● How to complete this task
Beneath this instruction is a listing; print exactly the lines in it starting at the line that contains "category: possum" and going through the line that contains "genus: Aepyceros".
----
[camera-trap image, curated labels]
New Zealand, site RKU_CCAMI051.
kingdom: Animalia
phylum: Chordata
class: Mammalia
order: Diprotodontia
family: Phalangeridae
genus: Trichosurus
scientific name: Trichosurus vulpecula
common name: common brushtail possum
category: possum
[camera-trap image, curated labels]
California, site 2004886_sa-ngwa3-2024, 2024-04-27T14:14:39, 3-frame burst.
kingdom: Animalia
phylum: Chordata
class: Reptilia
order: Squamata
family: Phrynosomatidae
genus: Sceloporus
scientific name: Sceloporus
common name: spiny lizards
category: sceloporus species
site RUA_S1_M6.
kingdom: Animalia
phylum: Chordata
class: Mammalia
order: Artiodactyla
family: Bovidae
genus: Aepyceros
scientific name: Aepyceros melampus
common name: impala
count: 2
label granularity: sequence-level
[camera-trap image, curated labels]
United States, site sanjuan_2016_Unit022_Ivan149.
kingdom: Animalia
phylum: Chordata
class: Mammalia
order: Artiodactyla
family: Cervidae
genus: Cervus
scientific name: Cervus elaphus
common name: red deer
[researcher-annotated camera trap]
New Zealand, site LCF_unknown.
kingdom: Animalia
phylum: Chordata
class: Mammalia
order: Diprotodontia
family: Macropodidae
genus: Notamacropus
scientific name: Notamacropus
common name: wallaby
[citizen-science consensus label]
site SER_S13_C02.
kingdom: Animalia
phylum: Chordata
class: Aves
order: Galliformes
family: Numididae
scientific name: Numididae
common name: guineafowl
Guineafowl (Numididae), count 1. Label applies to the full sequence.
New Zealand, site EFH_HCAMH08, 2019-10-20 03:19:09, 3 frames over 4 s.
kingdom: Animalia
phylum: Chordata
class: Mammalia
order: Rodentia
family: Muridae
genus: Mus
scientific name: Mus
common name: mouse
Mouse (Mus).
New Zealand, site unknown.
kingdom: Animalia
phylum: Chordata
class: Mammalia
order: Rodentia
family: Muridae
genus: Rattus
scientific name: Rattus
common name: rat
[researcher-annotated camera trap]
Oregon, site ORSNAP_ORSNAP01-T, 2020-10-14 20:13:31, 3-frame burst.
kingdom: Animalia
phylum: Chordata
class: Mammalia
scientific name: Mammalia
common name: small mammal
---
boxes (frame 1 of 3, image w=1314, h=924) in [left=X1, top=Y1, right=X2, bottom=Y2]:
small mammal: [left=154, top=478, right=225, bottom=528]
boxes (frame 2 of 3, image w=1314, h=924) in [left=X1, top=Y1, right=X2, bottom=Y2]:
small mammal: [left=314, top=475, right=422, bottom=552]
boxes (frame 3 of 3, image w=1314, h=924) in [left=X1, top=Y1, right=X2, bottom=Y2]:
----
● Response to this exercise
category: possum
[camera-trap image, curated labels]
California, site 2004886_sa-ngwa3-2024, 2024-04-27T14:14:39, 3-frame burst.
kingdom: Animalia
phylum: Chordata
class: Reptilia
order: Squamata
family: Phrynosomatidae
genus: Sceloporus
scientific name: Sceloporus
common name: spiny lizards
category: sceloporus species
site RUA_S1_M6.
kingdom: Animalia
phylum: Chordata
class: Mammalia
order: Artiodactyla
family: Bovidae
genus: Aepyceros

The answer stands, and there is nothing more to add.